> _Selected excerpt_

Replace a list of elements with regex

Question

I have a text full of adverbes and it's replacements like this :

adverbe1 |replacement1
adverbe2 |replacement2
adverbe3 |replacement3

And i want the adverbes to replaced in my text:

Example :

'Hello adverbe1 this is a test' to be this : 'Hello replacement1 this is a test'

but am runing out of solutions, my code so far:

adverbes = open("list_adverbes_replacement.txt", encoding="utf-8")
list_adverbes = []
list_replacement = []
for ad in adverbes.readlines():
    if ad != '' and ad.split('|')[0].strip(' ')[-3:] == 'ent':
        list_adverbes.append(ad.split('|')[0].strip(' '))
        list_replacement.append(ad.split('|')[1])
pattern = r"(\s+\b(?:{}))\b".format("|".join(list_adverbes))
data = re.sub(pattern, r"\1", data)

I couldn't find a way to replace each adverbes with the appropriate replacement.

the list_adverbes_replacement.txt is the text i gave in the beginning, and please am looking for a regex solution, i just don't know what am missing.

Answer 1

You can initialize the dictionary with adverbs and replacements using

dct = {}
with open(r'__t.txt', 'r') as f:
    for line in f:
        items = line.strip().split('|')
        dct[items[0].strip()] = items[1].strip()

The dct will look like {'adverbe1': 'replacement1', 'adverbe2': 'replacement2', 'adverbe3': 'replacement3'}.

Then, pip install triegex (or use this solution from Speed up millions of regex replacements in Python 3) to streamline dynamic regex building and use

import triegex, re

dct = {}
with open(PATH_TO_FILE_WITH_SEARCH_AND_REPLACEMENTS, 'r') as f:
    for line in f:
        items = line.strip().split('|')
        dct[items[0].strip()] = items[1].strip()

test = 'Hello adverbe1 this is a test'
pattern = re.compile(fr'\b{triegex.Triegex(*dct.keys()).to_regex()}')
print( pattern.sub(lambda x: dct[x.group()], test) )
# => Hello replacement1 this is a test

The pattern for this demo dictionary is \b(?:adverbe(?:1\b|2\b|3\b)|~^(?#match nothing)), and it matches adverbe1, adverbe2, adverbe3 as whole words.

The lambda x: dct[x.group()], the replacement argument to re.sub, gets the corresponding replacement value.

Answer 2

Simple and concise approach. Build a dictionary of key/value pairs for your replacements.

> _Record extracts_
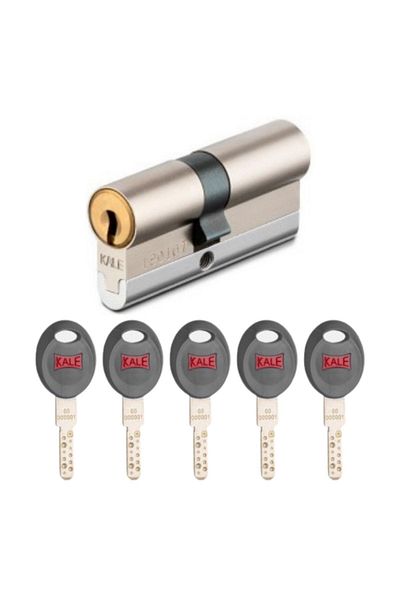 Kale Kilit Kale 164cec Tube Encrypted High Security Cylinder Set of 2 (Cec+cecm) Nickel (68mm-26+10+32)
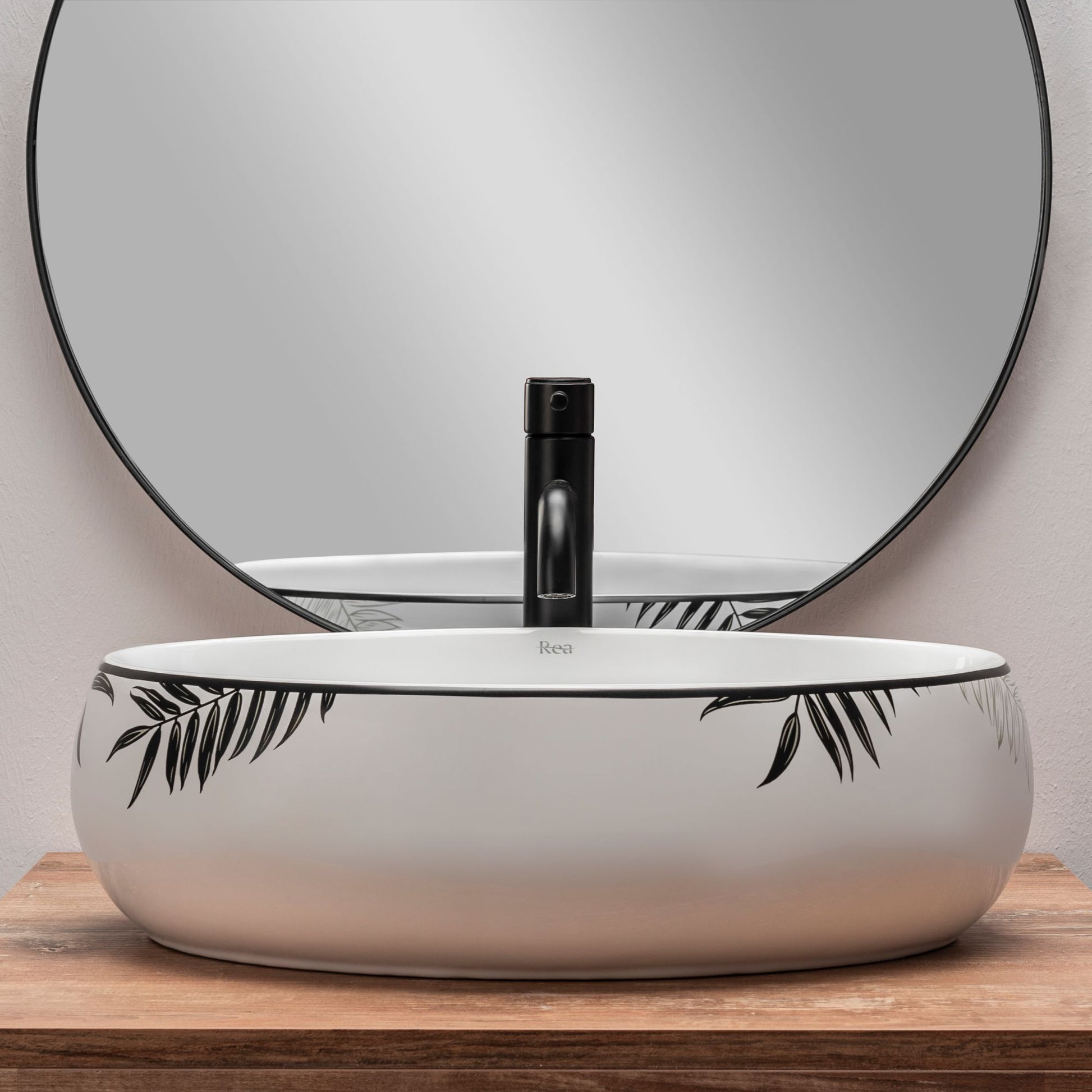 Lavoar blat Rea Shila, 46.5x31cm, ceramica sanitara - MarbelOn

==

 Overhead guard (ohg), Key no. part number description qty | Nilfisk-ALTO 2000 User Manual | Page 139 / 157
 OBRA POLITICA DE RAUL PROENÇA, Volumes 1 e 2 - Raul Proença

> _Work instruction 1_
From the regex thread above, translate this sentence into Spanish: "The lambda x: dct[x.group()], the replacement argument to re.sub, gets the corresponding replacement value."
> _Work instruction 2_
Reproduce the part of the regex thread above starting with "list_adverbes = []" and going on through "list_replacement.append(ad.split('|')[1])".

> _Expected output 1_
La lambda x: dct[x.group()], el argumento de reemplazo de re.sub, obtiene el valor de reemplazo correspondiente.

> _Expected output 2_
list_adverbes = []
list_replacement = []
for ad in adverbes.readlines():
    if ad != '' and ad.split('|')[0].strip(' ')[-3:] == 'ent':
        list_adverbes.append(ad.split('|')[0].strip(' '))
        list_replacement.append(ad.split('|')[1])